Anyway, as for the course itself, Norman is better than I remember. True to his Aussie roots, the layout has a more rugged desert feel with somewhat linksy design. The landscape is flat, so the contours are subtle. He used the natural desert sand and bushes to provide the outer frames of each hole. There are big sprawling carpets of fairway with barren desert on the sides with no rough in between. The only patches of “rough” are some collars of slightly thicker grass around most bunkers. Otherwise, it’s fairway or the desert, so it’s kind of an interesting look.

The fairways are very forgiving, so it takes a really stray shot to get into major trouble. There are plenty of bunkers also in play, but for the most part getting off the tee safely is not the challenge here. There are several long holes, which will make you work from tee to green. However, most of the challenge is found on and around the greens themselves.

The greens on the Norman course are very unusual shapes and varying sizes. Most have some very narrow portions and then run-off areas on all sides. They had the pins set up in some of the very toughest spots thanks to the tournament groups that were out that day. The greens are very difficult to hold to begin with and there aren’t many good places to be if you miss them. All day long, I was faced with very awkward chips or long putts from off the greens that made it extremely tough to get up and down. No matter where you miss, it seems like you’re in a bad spot. And if you do happen to find one of the relatively deep greenside bunkers, good luck!

Plenty of water comes into play on the course, as well. There are some really big water hazards to make for some tough approach angles and very tight lay-up areas on a couple of the par-5s. A great par-3 is the 13th, which is a long and tough one right over the water. There’s not a lot of room for error with water along the right and some big nasty bunkers on both sides of the long, narrow green.
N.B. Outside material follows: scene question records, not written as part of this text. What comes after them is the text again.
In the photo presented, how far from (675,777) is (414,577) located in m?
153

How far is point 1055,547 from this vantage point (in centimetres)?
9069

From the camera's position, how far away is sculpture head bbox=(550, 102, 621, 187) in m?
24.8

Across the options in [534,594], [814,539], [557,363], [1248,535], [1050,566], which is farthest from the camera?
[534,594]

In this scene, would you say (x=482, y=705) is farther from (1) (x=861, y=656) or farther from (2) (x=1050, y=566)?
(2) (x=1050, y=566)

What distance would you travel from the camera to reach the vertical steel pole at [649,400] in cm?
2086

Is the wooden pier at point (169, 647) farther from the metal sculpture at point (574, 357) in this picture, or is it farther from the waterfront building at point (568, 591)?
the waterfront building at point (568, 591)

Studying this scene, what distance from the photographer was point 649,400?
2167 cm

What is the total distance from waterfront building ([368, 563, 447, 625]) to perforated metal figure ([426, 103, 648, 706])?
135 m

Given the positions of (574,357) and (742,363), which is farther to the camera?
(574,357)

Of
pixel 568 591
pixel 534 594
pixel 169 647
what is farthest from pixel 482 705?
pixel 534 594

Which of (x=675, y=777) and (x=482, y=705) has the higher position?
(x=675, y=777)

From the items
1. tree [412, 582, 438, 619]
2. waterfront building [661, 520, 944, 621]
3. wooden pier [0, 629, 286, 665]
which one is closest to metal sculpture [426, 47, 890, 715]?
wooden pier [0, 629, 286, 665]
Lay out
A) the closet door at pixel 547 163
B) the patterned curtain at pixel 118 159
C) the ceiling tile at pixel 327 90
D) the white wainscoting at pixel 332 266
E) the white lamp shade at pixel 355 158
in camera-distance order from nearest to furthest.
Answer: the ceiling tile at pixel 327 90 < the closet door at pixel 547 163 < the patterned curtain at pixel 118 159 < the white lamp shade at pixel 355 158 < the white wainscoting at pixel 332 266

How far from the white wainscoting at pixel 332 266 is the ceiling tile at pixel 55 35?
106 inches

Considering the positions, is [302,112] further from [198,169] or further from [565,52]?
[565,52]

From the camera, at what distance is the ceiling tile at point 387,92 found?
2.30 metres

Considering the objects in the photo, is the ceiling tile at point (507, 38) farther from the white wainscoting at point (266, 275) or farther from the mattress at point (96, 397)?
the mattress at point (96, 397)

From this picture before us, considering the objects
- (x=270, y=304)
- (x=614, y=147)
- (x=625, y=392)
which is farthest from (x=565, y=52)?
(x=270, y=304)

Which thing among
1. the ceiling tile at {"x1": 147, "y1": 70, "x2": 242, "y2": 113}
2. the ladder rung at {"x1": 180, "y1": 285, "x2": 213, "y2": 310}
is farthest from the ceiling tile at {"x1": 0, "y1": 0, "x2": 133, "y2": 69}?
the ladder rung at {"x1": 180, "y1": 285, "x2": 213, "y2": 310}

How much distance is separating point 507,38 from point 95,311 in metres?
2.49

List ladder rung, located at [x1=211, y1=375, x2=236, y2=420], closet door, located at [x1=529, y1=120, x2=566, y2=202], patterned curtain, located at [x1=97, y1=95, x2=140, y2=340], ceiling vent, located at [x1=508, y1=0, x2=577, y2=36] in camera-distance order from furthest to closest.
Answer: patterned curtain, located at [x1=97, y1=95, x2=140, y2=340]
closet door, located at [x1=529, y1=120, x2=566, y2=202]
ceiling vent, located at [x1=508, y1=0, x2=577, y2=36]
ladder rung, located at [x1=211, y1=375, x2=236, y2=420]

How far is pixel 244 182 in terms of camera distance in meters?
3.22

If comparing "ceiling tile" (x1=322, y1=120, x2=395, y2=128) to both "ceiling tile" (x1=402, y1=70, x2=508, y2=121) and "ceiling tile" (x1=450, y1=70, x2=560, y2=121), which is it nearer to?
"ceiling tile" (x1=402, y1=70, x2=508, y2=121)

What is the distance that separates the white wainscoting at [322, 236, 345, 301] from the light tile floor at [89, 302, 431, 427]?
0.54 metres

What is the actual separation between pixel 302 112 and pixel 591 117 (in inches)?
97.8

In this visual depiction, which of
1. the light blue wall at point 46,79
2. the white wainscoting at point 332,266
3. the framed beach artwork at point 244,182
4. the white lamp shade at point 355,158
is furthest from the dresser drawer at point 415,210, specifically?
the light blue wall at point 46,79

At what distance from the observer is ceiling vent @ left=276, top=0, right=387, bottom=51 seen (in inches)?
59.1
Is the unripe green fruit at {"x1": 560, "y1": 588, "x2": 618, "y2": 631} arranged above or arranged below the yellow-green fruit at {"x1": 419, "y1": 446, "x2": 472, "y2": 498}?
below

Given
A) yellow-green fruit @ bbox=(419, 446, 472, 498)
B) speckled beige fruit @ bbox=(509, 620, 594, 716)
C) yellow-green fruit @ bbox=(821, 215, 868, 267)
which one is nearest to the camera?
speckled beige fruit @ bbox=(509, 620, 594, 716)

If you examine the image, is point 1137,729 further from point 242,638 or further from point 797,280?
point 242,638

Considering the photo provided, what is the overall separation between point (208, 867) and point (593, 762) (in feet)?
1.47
The course was in very good condition heading into summer. The tee boxes were just about perfect and the fairways were excellent. They were mostly green with only a few light patches here and there. I always perfect lies. The bunkers I found were great. The greens were pretty dry, brownish, extra firm and a little bumpy. Definitely in summer shape and rolling at medium speeds. The breaks here are subtle and I had a really hard time figuring these greens out for some reason.

Overall, things worked out well and that price I paid was excellent. I’m glad I got to come out and play the course again. Though there’s still something about it that doesn’t quite excite me as much as some of the other great courses throughout the area, it’s a very enjoyable course that I don’t really have anything negative to say about. It’s not one I’ll be rushing back to play again, but I wouldn’t turn down an opportunity to play it again if the price and timing is right.

With the more rugged is a nice change of pace within the PGA West/La Quinta Resort course family. Along with tracks like Desert Willow and Terra Lago, it’s something different than the more traditional Palm Springs clean “oasis” golf course look, so I do like that it stands apart from the crowd in that way.